Il piccolo aneddoto che vi racconto è, per il momento, l’ultima incursione nei ricordi del passato. Presto uscirà il mio libro: “Dai mitici anni Sessanta all’alba del terzo millennio” dove ce ne saranno tanti altri.
L’undici aprile del 1990 Antonella Amendola scriverà sul settimanale «Oggi»: “Ore ventidue. A spasso per Bagheria. Per l’intellighenzia locale la meta obbligata è la galleria d’arte di Ezio Pagano che fu pupillo di Renato Guttuso …”.
Infatti, un giorno capitò in galleria un mercante d’arte di origine flavese con sede a Roma, certo Tommaso Amato. Tommaso mi propose l’acquisto di una cartella con dieci litografie di Pablo Picasso, grafiche interessanti sul piano artistico e soprattutto certificate. L’acquisto andava fatto senza pensarci troppo; non ricordo quale fosse la cifra ma ricordo che era vantaggiosa per me e che io disponevo di quella somma, dato che l’avevo messa da parte, dai regali ricevuti per le mie imminenti nozze con Anna, per il viaggio di nozze.
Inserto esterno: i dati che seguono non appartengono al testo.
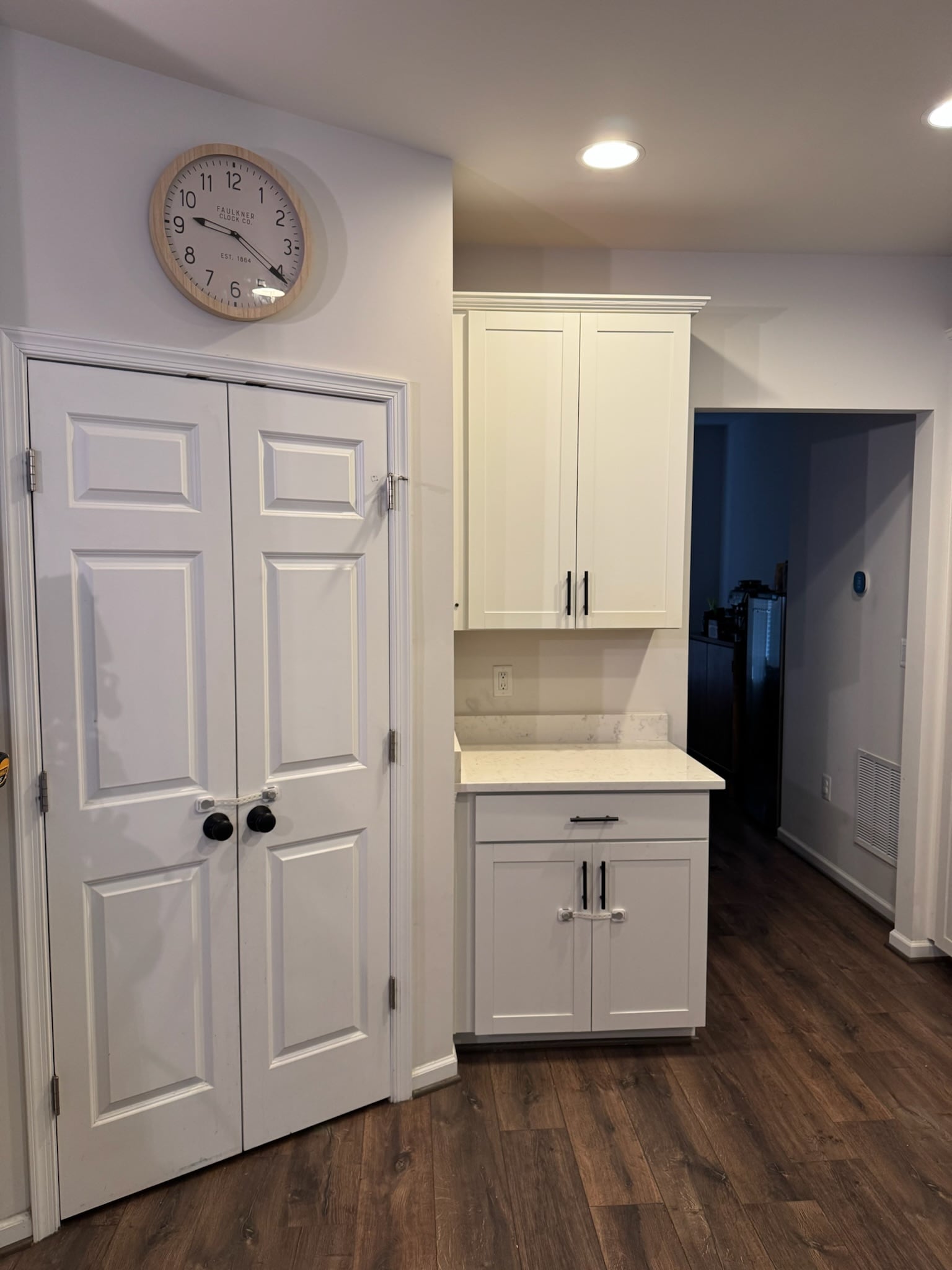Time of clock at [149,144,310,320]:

Fu proprio Anna che si impuntò nel preferire il viaggio di nozze a Parigi piuttosto che l’acquisto dei Picasso, nonostante io le avessi detto che quelle opere ci avrebbero consentito di girare il mondo. Tommaso capì che su questa decisione non c’era accordo con la mia fidanzata, quindi non volle complicare le cose, e mi disse che mi avrebbe lasciato lo stesso la cartella e se nei giorni che ci separavano dalle nozze avessimo cambiato idea gli avrei mandato i soldi, in caso contrario, al passaggio da Roma per il mio viaggio, gli avrei riportato le opere. Purtroppo andò così! Gli riportai la cartella con i Picasso.
Il motivo per il quale racconto questo episodio è che, durante il viaggio di ritorno, ancora eccitato per le meraviglie vedute al museo del Louvre, intanto che stavamo cenando in un ristorante di Firenze, guardando il telegiornale apprendemmo della morte di Picasso. Fu questa l’unica notizia triste del nostro viaggio, la perdita del grande artista spagnolo e, per non essere ipocrita, il mancato guadagno che ne sarebbe derivato dalla vendita delle opere, che ci avrebbero realmente consentito di fare il giro del mondo.